CONSIGNE DE TRAVAIL
Recopiez à l'identique, dans le texte sur les usages médicaux des psychédéliques, le passage allant de « Que penser du » jusqu'à « sur le sujet. » inclus.

TEXTE D'ÉTUDE
────

A la différence des autres produits psychédéliques, on commence à comprendre le mécanisme d'action de la kétamine. "Les traitements actuels sont centrés sur plusieurs neurotransmetteurs. La kétamine, elle, agit sur les récepteurs glutamatergiques (NMDA)", résume Philippe Fossati. Ils seraient impliqués dans la plasticité cérébrale.
Si elle représente une voie d'avenir, la kétamine n'a pas vocation à remplacer les antidépresseurs déjà disponibles. "On ajoute un acteur dans le système, explique le psychiatre. On a aussi besoin des médicaments agissant sur la sérotonine pour que la kétamine soit efficace et pour des effets durables."
LSD et psilocybine contre la dépendance à l'alcool
Les produits psychédéliques pourraient aussi être utilisés dans le domaine de l'addiction. C'est, en tout cas, un secteur où la recherche est dynamique. Plusieurs études ont suggéré que, sous réserve d'un encadrement thérapeutique d'ampleur, LSD et champignons hallucinogènes pouvait avoir une utilité pour accompagner le sevrage de l'alcool. Pour y parvenir, il serait nécessaire de combiner la psychothérapie – comme des thérapies cognitivo-comportementales – et l'administration de ces substances à des doses peu élevées.
L'université Johns-Hopkins a constaté, en février dernier, une évolution dans les processus mentaux des alcooliques sous psilocybine. La relation à l'alcool mais aussi l'intention de se sevrer étaient considérablement impactés par la thérapie sous champignons.
LSD et psilocybine contre les migraines sévères
Le domaine de la neurologie n'est pas en reste. Parmi les différentes formes de migraine, il en est une qui effraie par son intensité : l'algie vasculaire de la face (AVF). Les maux de tête apparaissent de manière subite et extrêmement douloureuse sur un côté de la tête et du visage. La souffrance est telle qu'on la surnomme "la migraine du suicide".
Face à ces céphalées sévères, peu d'options existent : injections de sumatriptan, sprays nasaux de triptans, ou oxygénothérapie. On imagine bien le soulagement des patients (environ 120.000 en France) qui ont entendu parler d'un usage de psychédéliques. Les produits utilisés ici sont l'acide lysergique diéthylamide (le fameux LSD) et la psilocybine (les champignons hallucinogènes).
En 2006, des chercheurs de l'université de Harvard (Etats-Unis) ont interrogé 53 patients qui avaient utilisé ces substances pour calmer leurs crises. Avec succès chez 18 usagers de champignons hallucinogènes et 4 utilisateurs de LSD. En 2011, l'équipe est allée plus loin, en proposant un analogue du LSD à six patients. Là encore avec succès. "Personne n'a jamais obtenu de tels résultats", expliquait alors John Halpern à Nature.
Aucun scientifique n'est parvenu à expliquer le mécanisme sous-jacent. "Des défauts au niveau de la mélatonine et des rythmes circadiens devraient faire l'objet d'études", avançaient récemment quatre neurologues de l'université de Yale (Etats-Unis).
Que penser du microdosage ?
Outre ces usages réglementés, certains patients ont commencé à tâtonner de leur côté. Leur méthode : le microdosage. Trois scientifiques de l'université de Karlstad (Suède) se sont penchés sur le phénomène. Les différents forums analysés font remonter une même tendance.
Les drogues psychédéliques ne sont pas utilisés pour la défonce, mais bien dans une visée thérapeutique. Considérées comme la dernière chance, elles sont souvent faiblement dosées. Les conseils s'échangent d'ailleurs sur le meilleur usage possible. Récemment, une étude tchèque a suggéré que cela pouvait être contre-productif après plusieurs tests sur le rat. Tout en reconnaissant la nécessité de mener davantage de travaux sur le sujet.

────

DONNÉES EXTRAITES

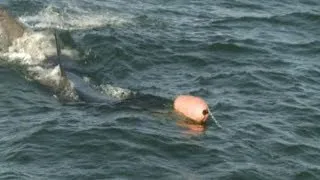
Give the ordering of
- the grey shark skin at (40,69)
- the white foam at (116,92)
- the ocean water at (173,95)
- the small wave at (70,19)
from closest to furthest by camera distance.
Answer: the ocean water at (173,95) → the white foam at (116,92) → the grey shark skin at (40,69) → the small wave at (70,19)

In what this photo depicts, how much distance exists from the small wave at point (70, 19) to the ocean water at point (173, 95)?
0.04 metres

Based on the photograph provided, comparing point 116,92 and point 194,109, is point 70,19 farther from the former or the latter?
point 194,109

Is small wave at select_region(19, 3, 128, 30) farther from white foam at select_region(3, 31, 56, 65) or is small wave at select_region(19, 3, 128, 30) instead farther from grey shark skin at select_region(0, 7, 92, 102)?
grey shark skin at select_region(0, 7, 92, 102)

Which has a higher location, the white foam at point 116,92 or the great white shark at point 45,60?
the great white shark at point 45,60

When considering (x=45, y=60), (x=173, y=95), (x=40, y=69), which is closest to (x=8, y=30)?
(x=45, y=60)

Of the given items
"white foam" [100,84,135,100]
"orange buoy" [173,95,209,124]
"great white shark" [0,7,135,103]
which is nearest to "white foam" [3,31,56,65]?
"great white shark" [0,7,135,103]

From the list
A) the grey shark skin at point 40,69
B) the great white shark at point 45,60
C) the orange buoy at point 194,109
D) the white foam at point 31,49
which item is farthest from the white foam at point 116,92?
the white foam at point 31,49

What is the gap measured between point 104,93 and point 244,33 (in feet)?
22.5

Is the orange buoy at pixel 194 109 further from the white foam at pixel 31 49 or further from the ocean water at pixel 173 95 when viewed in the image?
the white foam at pixel 31 49

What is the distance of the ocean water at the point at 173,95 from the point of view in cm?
1165

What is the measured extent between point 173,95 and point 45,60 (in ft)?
14.4

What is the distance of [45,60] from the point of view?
17.5m

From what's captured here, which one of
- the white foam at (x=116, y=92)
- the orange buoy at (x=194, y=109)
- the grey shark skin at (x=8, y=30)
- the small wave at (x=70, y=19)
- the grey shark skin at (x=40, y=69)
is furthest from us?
the small wave at (x=70, y=19)

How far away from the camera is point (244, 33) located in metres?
20.2
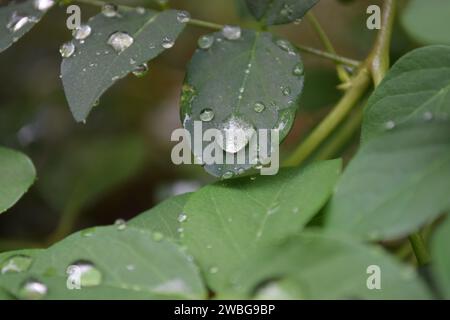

────

RÉSULTAT CI-DESSOUS
Que penser du microdosage ?
Outre ces usages réglementés, certains patients ont commencé à tâtonner de leur côté. Leur méthode : le microdosage. Trois scientifiques de l'université de Karlstad (Suède) se sont penchés sur le phénomène. Les différents forums analysés font remonter une même tendance.
Les drogues psychédéliques ne sont pas utilisés pour la défonce, mais bien dans une visée thérapeutique. Considérées comme la dernière chance, elles sont souvent faiblement dosées. Les conseils s'échangent d'ailleurs sur le meilleur usage possible. Récemment, une étude tchèque a suggéré que cela pouvait être contre-productif après plusieurs tests sur le rat. Tout en reconnaissant la nécessité de mener davantage de travaux sur le sujet.